• **The problem**
From the data below, give the number of lines holding the word "taloon", with nothing else added.
+ + + + +
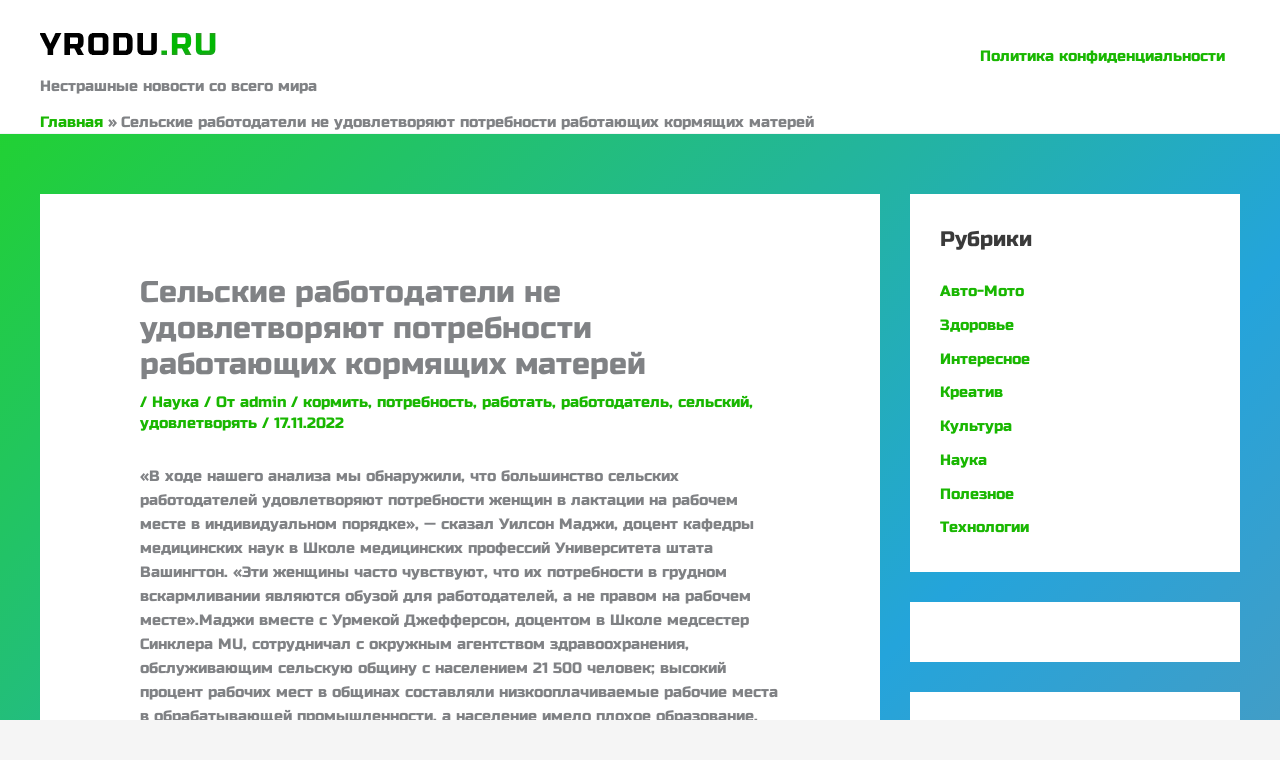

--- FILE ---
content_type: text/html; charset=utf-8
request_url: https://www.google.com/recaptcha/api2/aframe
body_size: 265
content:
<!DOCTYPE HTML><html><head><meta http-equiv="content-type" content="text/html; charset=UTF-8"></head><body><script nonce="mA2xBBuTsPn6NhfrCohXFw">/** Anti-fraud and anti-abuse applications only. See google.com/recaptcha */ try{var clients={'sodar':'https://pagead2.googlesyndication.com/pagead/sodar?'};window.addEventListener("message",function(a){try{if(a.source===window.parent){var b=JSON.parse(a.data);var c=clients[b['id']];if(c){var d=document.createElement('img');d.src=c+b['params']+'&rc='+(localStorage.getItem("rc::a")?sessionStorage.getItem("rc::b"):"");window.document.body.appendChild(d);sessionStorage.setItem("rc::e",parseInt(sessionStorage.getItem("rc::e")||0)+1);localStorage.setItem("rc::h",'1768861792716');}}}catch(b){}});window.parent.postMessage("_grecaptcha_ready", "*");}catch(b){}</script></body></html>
+ + + + +
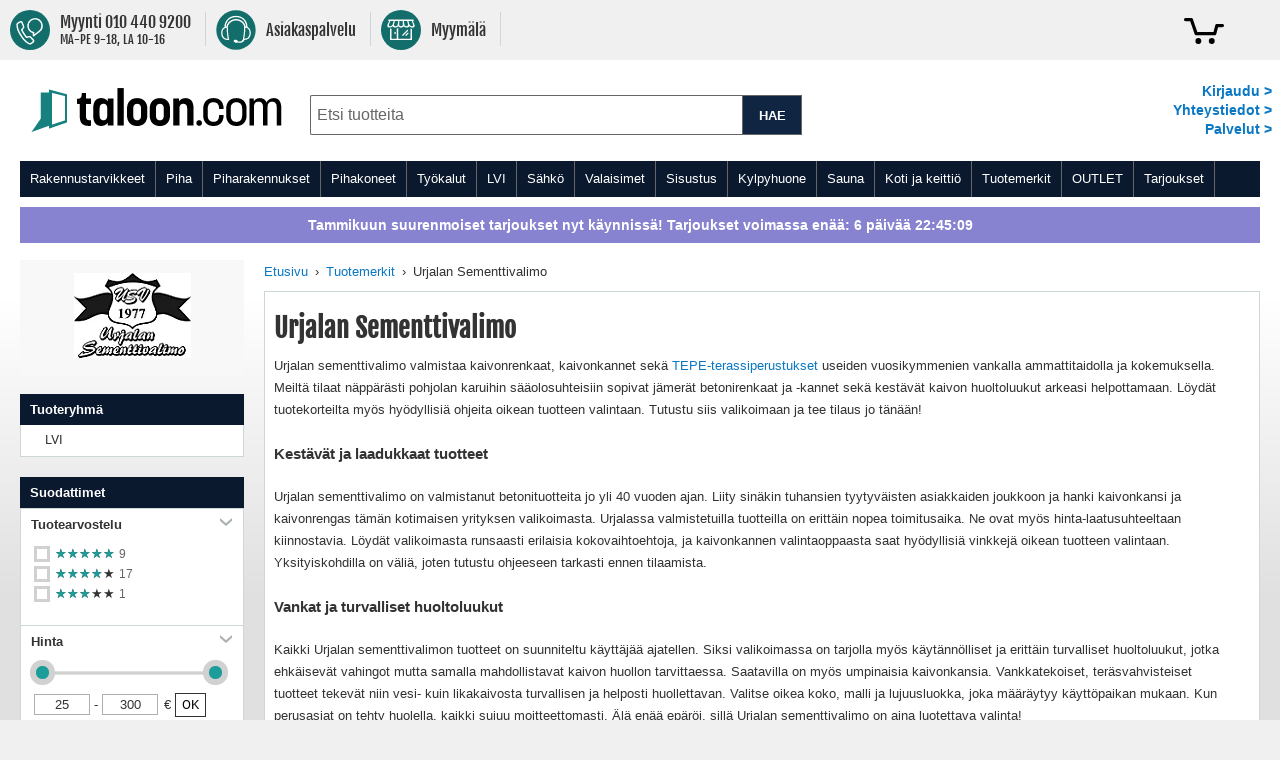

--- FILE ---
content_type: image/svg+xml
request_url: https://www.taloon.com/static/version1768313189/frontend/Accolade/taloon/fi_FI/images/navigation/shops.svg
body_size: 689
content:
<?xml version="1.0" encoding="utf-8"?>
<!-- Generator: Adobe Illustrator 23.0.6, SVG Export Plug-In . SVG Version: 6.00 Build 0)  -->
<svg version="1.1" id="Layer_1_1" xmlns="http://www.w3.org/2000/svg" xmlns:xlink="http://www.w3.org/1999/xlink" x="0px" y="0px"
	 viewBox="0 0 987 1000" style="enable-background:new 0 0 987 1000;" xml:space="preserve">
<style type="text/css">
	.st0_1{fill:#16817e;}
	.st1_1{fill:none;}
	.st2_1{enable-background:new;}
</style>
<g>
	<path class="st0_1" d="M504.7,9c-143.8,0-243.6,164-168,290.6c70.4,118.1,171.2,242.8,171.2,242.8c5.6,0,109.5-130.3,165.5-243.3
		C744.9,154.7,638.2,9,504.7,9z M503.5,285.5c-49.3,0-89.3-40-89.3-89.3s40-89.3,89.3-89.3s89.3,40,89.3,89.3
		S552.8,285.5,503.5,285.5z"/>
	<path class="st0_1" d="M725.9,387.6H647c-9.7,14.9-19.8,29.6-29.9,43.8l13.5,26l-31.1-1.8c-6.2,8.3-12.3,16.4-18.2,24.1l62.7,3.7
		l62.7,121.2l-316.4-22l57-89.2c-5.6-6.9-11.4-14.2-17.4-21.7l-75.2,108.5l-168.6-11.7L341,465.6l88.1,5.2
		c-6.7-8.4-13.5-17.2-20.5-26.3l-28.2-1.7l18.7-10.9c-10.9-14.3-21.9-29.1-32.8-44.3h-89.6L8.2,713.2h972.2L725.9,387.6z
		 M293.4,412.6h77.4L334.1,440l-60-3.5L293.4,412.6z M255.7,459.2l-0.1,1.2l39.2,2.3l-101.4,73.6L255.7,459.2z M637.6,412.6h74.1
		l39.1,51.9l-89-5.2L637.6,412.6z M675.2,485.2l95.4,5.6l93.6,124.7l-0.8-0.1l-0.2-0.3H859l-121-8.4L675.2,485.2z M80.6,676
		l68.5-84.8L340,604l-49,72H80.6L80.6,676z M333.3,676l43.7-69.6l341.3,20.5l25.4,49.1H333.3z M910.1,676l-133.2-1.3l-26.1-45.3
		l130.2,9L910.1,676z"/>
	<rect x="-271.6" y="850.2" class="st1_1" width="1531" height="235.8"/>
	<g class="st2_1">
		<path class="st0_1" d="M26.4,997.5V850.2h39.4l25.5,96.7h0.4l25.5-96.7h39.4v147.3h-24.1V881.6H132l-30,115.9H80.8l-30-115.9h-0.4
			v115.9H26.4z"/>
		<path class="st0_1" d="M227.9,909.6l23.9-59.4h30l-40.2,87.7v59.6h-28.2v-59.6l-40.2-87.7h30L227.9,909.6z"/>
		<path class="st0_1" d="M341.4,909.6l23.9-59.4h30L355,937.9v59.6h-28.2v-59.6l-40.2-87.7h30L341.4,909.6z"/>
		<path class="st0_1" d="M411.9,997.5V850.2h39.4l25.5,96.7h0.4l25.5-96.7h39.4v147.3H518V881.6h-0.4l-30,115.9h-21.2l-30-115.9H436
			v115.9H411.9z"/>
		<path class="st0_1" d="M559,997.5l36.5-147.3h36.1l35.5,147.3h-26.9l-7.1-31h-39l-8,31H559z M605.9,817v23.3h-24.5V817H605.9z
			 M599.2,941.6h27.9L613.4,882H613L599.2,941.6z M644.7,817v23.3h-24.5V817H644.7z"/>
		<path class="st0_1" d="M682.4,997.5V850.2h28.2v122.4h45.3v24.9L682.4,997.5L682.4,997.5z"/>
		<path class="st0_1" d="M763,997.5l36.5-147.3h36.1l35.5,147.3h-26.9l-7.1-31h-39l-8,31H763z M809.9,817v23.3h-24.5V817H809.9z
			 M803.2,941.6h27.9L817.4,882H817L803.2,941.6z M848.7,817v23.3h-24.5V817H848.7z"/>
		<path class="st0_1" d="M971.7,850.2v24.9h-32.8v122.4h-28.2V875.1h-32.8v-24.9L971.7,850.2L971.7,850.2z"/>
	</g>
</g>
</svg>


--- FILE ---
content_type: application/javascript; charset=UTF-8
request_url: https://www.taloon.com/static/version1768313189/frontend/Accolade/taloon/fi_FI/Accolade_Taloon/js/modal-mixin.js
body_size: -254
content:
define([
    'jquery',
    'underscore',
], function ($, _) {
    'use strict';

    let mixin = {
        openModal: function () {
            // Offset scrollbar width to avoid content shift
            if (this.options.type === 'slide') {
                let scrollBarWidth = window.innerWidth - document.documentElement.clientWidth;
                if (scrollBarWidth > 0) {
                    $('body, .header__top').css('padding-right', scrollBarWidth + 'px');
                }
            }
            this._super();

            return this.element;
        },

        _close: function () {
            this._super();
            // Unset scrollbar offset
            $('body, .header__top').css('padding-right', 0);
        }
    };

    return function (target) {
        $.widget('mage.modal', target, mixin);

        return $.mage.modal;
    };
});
+ + + + +
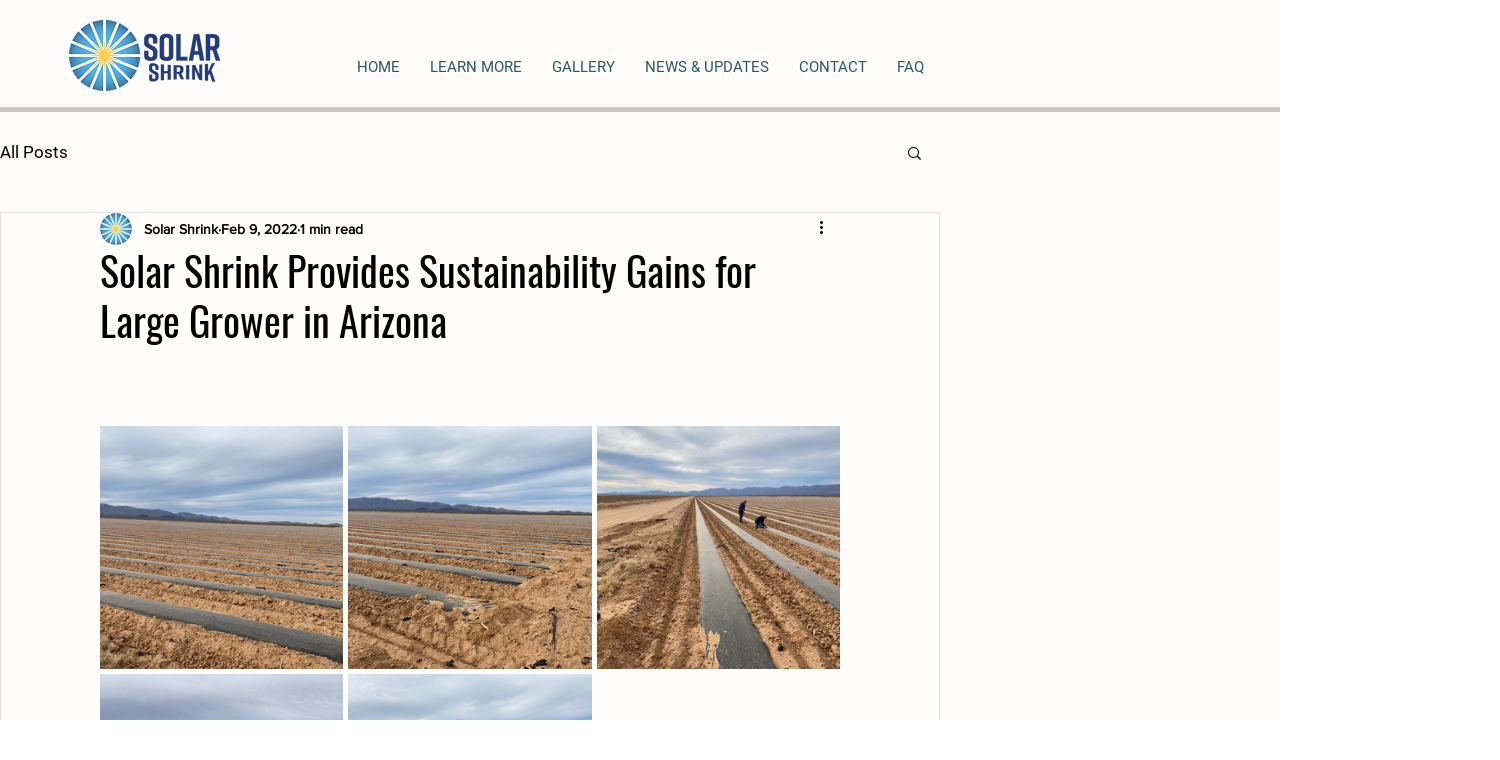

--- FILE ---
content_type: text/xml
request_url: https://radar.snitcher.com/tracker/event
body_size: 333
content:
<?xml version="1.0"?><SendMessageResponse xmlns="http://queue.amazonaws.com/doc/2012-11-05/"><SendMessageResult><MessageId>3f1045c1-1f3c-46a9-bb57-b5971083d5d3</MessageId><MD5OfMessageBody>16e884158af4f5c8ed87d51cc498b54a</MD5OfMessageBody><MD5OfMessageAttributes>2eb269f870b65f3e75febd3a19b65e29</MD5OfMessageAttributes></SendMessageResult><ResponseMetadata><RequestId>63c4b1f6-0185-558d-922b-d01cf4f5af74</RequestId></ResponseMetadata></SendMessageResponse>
+ + + + +
• **Solution to this exercise**
2